[PAMBRE, s. An article of dress which seems to have been used for various purposes, as a scarf, and perhaps as a turban. Mr. Yusuf Ali (Monograph on Silk Fabrics, 81) classes it among ‘fabrics which are simply wrapped over the head and shoulders by men and women’; and he adds: “The Pamri is used by women and children, generally amongst Hindus.” His specimens are some 3 yards long by 1 broad, and are made of pure silk or silk and cotton, with an ornamental border. The word does not appear in the Hind. dictionaries, but Molesworth has Mahr. pamari, ‘a sort of silk cloth.’

[1616.—“He covered my head with his Pambre.”—Foster, Letters, iv. 344.]

For some of the following quotations and notes I am indebted to Mr.
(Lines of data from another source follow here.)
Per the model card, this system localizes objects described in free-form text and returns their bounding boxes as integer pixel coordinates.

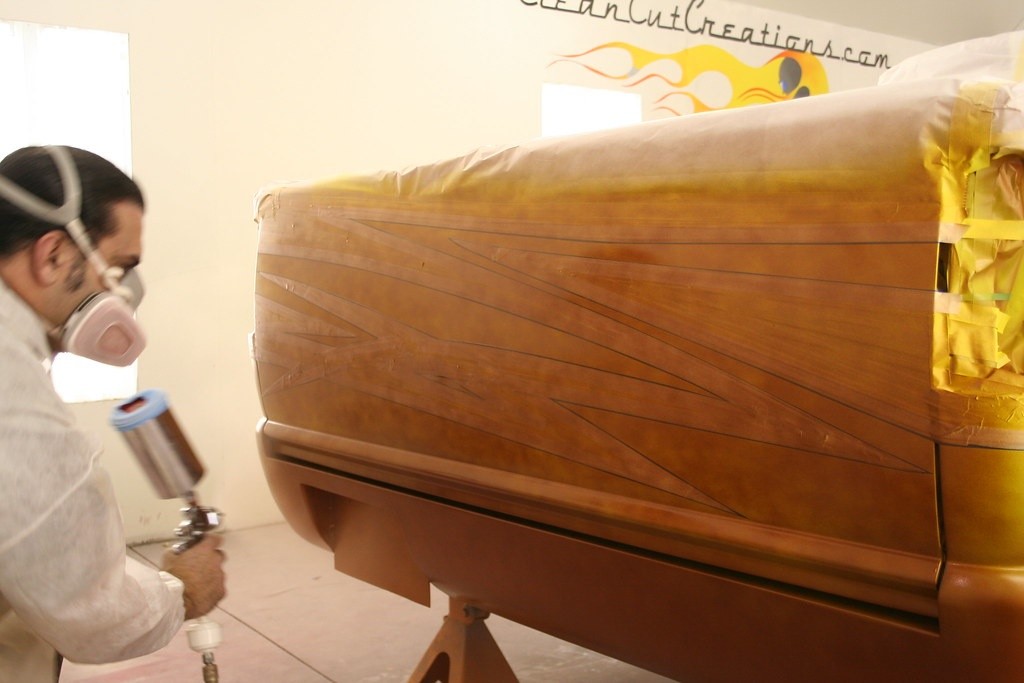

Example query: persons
[0,145,226,683]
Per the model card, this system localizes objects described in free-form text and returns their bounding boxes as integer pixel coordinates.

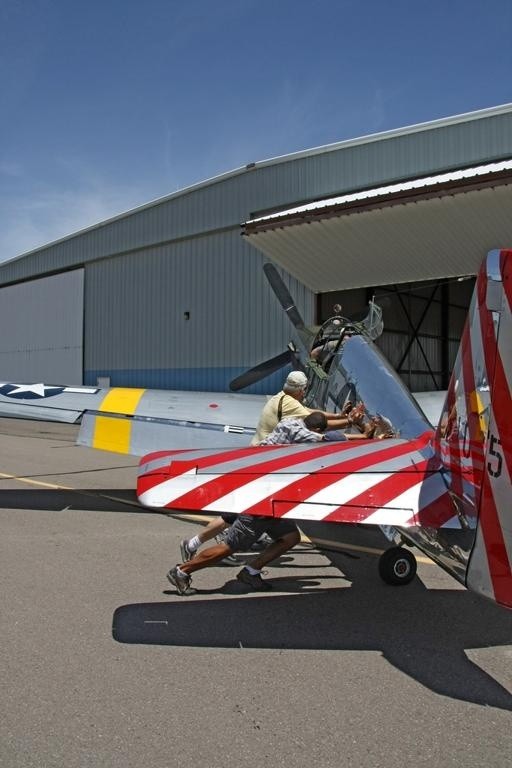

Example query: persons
[177,369,366,567]
[308,323,351,364]
[164,411,396,596]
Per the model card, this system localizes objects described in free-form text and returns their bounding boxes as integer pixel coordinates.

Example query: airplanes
[131,242,512,614]
[0,257,454,593]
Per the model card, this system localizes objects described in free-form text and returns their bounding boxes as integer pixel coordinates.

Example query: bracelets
[346,417,353,426]
[334,412,341,419]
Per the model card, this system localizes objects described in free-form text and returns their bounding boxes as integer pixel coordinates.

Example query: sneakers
[236,567,273,592]
[178,539,197,566]
[214,526,271,565]
[165,563,197,596]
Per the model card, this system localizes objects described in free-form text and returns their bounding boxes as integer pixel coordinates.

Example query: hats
[339,326,355,336]
[286,370,312,386]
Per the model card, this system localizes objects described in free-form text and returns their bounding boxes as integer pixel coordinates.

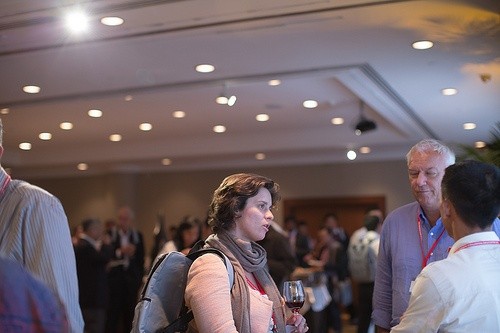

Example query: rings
[304,324,309,330]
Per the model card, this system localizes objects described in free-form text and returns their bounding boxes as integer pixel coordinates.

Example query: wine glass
[283,281,306,326]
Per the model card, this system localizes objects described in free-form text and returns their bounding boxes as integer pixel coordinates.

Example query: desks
[290,269,327,333]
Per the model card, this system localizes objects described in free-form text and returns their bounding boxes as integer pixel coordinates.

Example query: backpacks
[130,240,234,333]
[348,239,378,283]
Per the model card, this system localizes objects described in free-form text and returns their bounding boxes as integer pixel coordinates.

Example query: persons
[390,159,500,333]
[0,119,211,333]
[185,174,310,333]
[371,139,500,333]
[256,208,385,333]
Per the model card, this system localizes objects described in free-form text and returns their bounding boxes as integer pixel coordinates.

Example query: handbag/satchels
[335,281,353,306]
[310,284,332,312]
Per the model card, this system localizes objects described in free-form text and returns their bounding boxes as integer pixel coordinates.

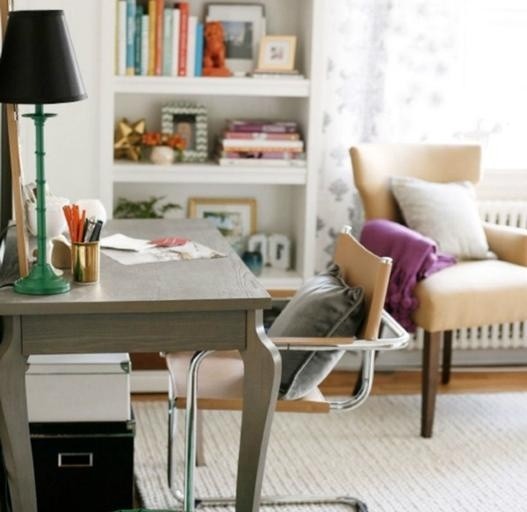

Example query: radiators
[400,205,526,354]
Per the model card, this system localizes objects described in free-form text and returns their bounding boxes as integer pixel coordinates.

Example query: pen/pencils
[101,247,139,252]
[63,203,102,242]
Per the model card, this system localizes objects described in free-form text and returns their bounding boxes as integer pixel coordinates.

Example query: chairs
[349,143,527,437]
[165,225,409,512]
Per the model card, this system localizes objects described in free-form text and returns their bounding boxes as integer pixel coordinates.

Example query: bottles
[75,198,107,230]
[25,196,71,239]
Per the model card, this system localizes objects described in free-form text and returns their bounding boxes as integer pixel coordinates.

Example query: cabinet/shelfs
[103,0,318,298]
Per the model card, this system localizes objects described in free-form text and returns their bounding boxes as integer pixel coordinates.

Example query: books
[213,117,305,165]
[114,1,207,78]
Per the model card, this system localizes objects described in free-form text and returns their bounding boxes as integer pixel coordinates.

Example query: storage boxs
[26,353,132,424]
[31,420,133,512]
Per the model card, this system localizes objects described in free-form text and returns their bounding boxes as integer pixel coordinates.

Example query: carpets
[134,391,527,512]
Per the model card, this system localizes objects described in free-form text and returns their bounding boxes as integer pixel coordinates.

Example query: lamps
[1,10,90,298]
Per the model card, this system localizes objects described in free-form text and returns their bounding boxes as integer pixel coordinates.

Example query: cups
[71,242,100,284]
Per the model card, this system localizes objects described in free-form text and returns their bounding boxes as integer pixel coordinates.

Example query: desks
[0,218,283,512]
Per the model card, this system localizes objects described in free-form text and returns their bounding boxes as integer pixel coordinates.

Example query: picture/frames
[186,198,257,252]
[257,34,298,71]
[161,100,210,163]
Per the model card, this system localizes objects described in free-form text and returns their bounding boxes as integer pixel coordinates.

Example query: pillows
[390,170,497,261]
[268,263,366,401]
W. Foster. [1617.—“Antelopes and ramshelles,1 which bear the finest wool in the world, with which they make very delicate mantles, called Pawmmerys.”—Joseph Salbank to the E. India Co., Agra, Nov. 22, 1617; India Office Records, O. C., No. 568.

[1627.—“L’on y [Kashmír] travaille aussi plusieurs Vomeris [misprint for Pomeris, which he elsewhere mentions as a stuff from Kashmir and Lahore], qui sont des pieces d’estoffes longues de trois, aulnes, et largers de deux, faite de laine de moutons, qui croit au derriere de ces bestes, et qui est aussi fine que de la soye: on tient ces estoffes exposées au froid pendant l’hyver: elles ont un beau lustre, semblables aux tabis de nos cartiers.”—François Pelsart, in Thevenot’s Rélations de divers Voyages, vol. i. pt. 2.

[1634.—A letter in the India Office of Dec. 29 mentions that the Governor of Surat presented to the two chief Factors a horse and “a coat and pamorine” apiece.

[ „ O. C., No. 1543A (I. O. Records) mentions the presentation to the President of Surat of a “coat and pamorine.”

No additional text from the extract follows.